The council isn’t sure yet how much money is needed for all the work that should be done over the next decade, she says. “That’s why we’re using part of the funds we have to build a solid understanding of what shape the building is in now and develop a plan.”
Top on the agenda is creating an accessible washroom on the main floor, something that will be a requirement for all buildings by 2030. “What we learned this year is that it’s very expensive to create a truly accessible washroom, whether or not it’s in a heritage building,” MacDonald says.
The estimate is about $60,000. MacDonald is applying for grants and hopes to get the retrofit done in the spring.
Fixing up the building’s exterior is also high priority, and not just for aesthetics. “If something isn’t painted, the building underneath it isn’t going to be in really good shape,” says MacDonald.
One thing already taken care of is the jungle that was growing on the exterior and around the property. “We hired an all-women-owned landscape company that did wonderful job clearing and making it manageable,” says MacDonald.

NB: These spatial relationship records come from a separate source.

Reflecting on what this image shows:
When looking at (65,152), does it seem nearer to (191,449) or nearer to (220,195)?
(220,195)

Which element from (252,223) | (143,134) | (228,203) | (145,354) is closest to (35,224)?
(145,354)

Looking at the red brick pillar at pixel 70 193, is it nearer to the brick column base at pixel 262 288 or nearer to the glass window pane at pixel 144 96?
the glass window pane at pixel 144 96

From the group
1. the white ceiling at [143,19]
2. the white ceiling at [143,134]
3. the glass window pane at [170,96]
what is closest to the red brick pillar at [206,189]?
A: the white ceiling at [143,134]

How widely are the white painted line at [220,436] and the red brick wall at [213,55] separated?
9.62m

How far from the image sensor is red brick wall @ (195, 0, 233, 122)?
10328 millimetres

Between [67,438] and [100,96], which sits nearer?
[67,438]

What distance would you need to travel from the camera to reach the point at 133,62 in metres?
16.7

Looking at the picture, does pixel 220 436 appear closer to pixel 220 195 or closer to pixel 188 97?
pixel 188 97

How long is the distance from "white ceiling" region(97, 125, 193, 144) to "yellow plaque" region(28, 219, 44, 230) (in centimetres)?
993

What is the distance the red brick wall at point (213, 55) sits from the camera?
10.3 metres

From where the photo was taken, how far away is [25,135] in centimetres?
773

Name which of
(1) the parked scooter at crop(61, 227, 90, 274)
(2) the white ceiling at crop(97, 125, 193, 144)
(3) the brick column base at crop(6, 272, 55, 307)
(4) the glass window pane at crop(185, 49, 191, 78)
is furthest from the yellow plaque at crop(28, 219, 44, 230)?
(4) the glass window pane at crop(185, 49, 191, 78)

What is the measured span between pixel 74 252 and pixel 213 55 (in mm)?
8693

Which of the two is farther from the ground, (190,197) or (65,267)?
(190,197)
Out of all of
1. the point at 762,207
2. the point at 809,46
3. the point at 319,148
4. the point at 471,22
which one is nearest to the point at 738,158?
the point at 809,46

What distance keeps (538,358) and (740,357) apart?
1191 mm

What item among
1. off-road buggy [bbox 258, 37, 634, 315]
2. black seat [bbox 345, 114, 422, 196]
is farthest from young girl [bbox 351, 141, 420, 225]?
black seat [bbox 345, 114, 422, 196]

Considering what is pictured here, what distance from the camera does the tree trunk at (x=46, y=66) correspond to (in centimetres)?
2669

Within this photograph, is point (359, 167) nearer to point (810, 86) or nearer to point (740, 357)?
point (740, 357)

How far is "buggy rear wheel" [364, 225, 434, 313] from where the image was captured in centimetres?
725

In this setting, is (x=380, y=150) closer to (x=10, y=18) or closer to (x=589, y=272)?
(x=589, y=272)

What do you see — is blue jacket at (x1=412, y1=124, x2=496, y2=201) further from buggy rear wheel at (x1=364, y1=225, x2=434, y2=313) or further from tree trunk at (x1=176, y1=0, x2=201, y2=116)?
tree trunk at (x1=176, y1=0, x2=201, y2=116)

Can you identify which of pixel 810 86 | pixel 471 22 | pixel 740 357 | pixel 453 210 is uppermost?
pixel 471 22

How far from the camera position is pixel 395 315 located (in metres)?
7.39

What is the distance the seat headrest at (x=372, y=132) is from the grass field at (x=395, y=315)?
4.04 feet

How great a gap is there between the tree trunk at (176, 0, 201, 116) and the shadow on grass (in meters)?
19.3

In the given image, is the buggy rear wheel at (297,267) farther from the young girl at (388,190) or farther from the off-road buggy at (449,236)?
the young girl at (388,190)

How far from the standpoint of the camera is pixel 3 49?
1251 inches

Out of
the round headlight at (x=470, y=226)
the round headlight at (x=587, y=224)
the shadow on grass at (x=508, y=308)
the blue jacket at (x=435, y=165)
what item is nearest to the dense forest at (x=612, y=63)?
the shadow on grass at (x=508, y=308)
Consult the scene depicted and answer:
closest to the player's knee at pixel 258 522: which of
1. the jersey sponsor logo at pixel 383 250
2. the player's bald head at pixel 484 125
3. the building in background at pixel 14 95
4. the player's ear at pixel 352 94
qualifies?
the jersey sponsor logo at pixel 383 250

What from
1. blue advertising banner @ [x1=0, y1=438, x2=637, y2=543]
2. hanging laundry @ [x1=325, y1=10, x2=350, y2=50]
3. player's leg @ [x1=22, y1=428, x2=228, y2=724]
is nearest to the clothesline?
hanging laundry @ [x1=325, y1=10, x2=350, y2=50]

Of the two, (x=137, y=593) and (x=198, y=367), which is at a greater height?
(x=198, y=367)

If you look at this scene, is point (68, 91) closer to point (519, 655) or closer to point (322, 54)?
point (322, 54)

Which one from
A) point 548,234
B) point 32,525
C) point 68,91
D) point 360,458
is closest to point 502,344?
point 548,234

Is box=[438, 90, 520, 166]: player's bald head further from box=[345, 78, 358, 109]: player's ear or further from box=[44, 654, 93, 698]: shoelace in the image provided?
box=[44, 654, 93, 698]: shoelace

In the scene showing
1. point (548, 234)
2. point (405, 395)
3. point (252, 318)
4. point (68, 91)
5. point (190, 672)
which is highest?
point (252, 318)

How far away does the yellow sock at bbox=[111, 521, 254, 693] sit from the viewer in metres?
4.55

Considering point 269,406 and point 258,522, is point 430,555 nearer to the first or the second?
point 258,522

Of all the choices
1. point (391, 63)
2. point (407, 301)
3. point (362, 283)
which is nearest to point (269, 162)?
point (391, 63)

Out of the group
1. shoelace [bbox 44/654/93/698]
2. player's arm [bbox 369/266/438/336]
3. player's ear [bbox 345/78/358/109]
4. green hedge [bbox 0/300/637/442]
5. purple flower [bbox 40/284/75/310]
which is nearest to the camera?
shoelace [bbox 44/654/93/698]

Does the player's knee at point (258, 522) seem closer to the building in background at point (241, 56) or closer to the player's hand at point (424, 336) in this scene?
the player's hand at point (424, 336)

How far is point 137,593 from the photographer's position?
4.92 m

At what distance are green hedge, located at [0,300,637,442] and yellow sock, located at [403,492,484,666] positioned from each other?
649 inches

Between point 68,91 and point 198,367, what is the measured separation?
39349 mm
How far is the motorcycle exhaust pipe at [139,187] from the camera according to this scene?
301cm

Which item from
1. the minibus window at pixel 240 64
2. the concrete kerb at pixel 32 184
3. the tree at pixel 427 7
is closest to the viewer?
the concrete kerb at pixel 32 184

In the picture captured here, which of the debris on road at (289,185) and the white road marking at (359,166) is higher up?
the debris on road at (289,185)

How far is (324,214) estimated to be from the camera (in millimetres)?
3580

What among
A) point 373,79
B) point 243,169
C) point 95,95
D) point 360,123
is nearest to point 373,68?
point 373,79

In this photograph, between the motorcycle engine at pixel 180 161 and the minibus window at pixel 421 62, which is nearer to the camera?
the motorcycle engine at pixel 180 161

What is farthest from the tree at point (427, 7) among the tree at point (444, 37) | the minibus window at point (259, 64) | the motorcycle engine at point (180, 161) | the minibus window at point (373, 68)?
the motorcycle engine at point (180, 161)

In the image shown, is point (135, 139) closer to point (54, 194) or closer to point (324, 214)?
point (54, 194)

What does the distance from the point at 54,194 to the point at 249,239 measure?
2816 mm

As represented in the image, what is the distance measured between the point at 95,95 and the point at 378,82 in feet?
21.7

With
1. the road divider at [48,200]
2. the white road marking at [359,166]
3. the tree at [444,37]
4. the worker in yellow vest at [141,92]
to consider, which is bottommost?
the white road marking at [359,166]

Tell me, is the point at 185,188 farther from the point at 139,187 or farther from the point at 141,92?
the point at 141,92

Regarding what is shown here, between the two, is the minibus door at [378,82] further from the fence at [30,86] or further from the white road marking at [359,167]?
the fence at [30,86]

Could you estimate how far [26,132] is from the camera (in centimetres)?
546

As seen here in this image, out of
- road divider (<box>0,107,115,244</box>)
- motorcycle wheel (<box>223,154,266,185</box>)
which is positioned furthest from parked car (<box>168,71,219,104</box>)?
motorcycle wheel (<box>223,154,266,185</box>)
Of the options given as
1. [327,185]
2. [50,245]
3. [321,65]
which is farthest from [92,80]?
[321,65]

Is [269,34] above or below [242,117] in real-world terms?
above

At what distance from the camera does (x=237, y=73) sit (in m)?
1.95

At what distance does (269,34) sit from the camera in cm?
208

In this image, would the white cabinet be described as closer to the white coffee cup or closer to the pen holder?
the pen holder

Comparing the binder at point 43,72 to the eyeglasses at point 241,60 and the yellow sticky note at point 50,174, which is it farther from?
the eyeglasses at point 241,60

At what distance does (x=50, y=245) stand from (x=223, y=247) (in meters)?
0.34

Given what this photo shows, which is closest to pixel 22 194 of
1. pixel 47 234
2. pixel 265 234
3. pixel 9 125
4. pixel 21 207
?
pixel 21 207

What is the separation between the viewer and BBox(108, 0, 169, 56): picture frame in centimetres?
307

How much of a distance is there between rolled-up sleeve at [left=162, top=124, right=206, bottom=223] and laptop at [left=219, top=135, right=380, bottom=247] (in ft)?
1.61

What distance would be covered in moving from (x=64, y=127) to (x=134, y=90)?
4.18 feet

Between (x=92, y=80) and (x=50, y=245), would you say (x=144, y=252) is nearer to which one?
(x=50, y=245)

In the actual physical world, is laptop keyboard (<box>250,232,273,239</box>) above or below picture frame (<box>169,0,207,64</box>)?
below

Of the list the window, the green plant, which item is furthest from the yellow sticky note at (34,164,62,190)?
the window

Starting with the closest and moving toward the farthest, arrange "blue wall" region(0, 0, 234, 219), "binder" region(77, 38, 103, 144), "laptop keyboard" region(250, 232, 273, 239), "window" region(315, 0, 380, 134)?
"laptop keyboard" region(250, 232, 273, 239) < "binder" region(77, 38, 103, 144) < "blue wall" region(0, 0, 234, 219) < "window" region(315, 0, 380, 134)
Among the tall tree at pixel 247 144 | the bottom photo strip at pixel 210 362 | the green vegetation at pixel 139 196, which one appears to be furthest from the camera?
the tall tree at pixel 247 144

Mason quietly donated $50,000 left over from his district capital fund to kick off the fundraising effort. “I’m on board with we need to save this building and we need to save the organization,” he says.
Cash from the new office rentals keep the lights on. Membership dues and the community space, which is available at $40 an hour for public rentals and half that for members, are a help.
The community rooms were booked up before COVID-19, with events ranging from Pride celebrations to Girl Guide meetings. MacDonald expects things to pick right back up once concerns about the pandemic ease.
“Traditionally, people have always been interested in the space,” she says. “More and more people are interested in the advocacy piece, that really old idea that the council worked to further different political issues. That’s exciting to see.”